Elder Abuse Awareness Day: The Impact of COVID-19 on Violence, Abuse, & Neglect of Older Persons

Virtual Event
Tuesday, 16 June 2020 at 08:00-09:00 EST (NY), 14:00-15:00 CET (Geneva)

Registration is required. REGISTER HERE

The UN General Assembly designated 15 June as World Elder Abuse Awareness Day (res. A/RES/66/127).  According to WHO estimates, 1 in 6 people aged over 60 suffers from abuse. That means nearly 141 million people globally. This number might be much higher as elder abuse is one of the most hidden and underreported violations. 

COVID-19 has put a spotlight on older persons including distressing reports of instances of abuse and neglect of older persons in long term care institutions. Not only older persons are at a high risk of serious illness and mortality, but they are also stigmatized through abusive language in both the conventional and social media. 

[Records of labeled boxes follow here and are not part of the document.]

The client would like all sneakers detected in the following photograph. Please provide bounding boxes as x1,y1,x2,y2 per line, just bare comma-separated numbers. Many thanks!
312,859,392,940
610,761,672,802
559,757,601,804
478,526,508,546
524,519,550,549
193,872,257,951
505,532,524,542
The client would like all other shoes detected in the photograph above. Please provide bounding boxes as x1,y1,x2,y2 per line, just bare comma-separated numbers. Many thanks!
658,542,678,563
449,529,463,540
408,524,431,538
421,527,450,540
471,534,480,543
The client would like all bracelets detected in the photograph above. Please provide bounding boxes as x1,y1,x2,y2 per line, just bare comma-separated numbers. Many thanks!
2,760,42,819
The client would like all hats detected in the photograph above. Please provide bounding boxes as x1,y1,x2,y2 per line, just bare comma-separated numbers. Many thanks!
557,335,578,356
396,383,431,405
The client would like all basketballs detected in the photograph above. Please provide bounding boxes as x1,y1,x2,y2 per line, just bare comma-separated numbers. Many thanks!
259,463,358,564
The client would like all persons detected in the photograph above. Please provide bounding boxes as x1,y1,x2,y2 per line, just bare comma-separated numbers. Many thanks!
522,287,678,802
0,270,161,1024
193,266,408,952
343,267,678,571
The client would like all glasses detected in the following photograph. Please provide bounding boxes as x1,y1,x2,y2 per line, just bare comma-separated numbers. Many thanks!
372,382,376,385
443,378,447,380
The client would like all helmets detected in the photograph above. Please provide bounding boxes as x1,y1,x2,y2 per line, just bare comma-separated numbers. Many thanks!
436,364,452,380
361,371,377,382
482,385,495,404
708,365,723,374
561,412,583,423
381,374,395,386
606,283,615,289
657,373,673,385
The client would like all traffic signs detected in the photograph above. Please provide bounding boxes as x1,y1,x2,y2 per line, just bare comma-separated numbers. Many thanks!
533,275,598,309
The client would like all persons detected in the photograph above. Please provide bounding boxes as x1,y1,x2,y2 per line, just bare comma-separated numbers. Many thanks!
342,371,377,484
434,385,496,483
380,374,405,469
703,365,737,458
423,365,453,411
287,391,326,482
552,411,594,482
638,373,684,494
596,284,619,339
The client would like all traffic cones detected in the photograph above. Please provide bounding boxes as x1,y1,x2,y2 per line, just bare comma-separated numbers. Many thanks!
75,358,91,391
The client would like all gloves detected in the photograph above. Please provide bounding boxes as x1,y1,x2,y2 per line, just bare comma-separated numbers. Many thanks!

Despite the lack of reliable data on the actual scale of elder abuse in the community where the majority of older persons live, emerging reports reveal the high impact of the COVID-19 pandemic both in the rise of cases of abuse and in the disruption of the services and protective measures.

The UN Secretary-General in his Policy Brief: The Impact of Covid-19 on Older Persons warned that measures to restrict movement may trigger greater incidence of violence against older persons and all types of abuse – physical, emotional, financial and sexual as well as neglect. He also claimed that the lack of adequate legislation at national level to protect the rights of older persons and the absence of a dedicated internationally agreed legal framework, contribute to the vulnerability of older persons and may have contributed to the inadequate responses to the COVID-19 crisis and that these gaps must be filled.  

There is an urgent need to combat and prevent this serious human rights violation. Many Member States’ delegations at sessions of the Open-ended Working Group on Ageing expressed the need to develop universally applicable normative standards for the protection of older persons against violence, neglect and abuse, which would contribute to providing a comprehensive response and would also provide guidance for the development of a reporting, accountability and remedy mechanism for such violations suffered by older persons.

Verbal abuse and hate speech: Do they lead to other types of abuse? When do under or/and over-protection become abuse? Have lockdowns increased the risk of financial exploitation. What are examples of passive and active neglect?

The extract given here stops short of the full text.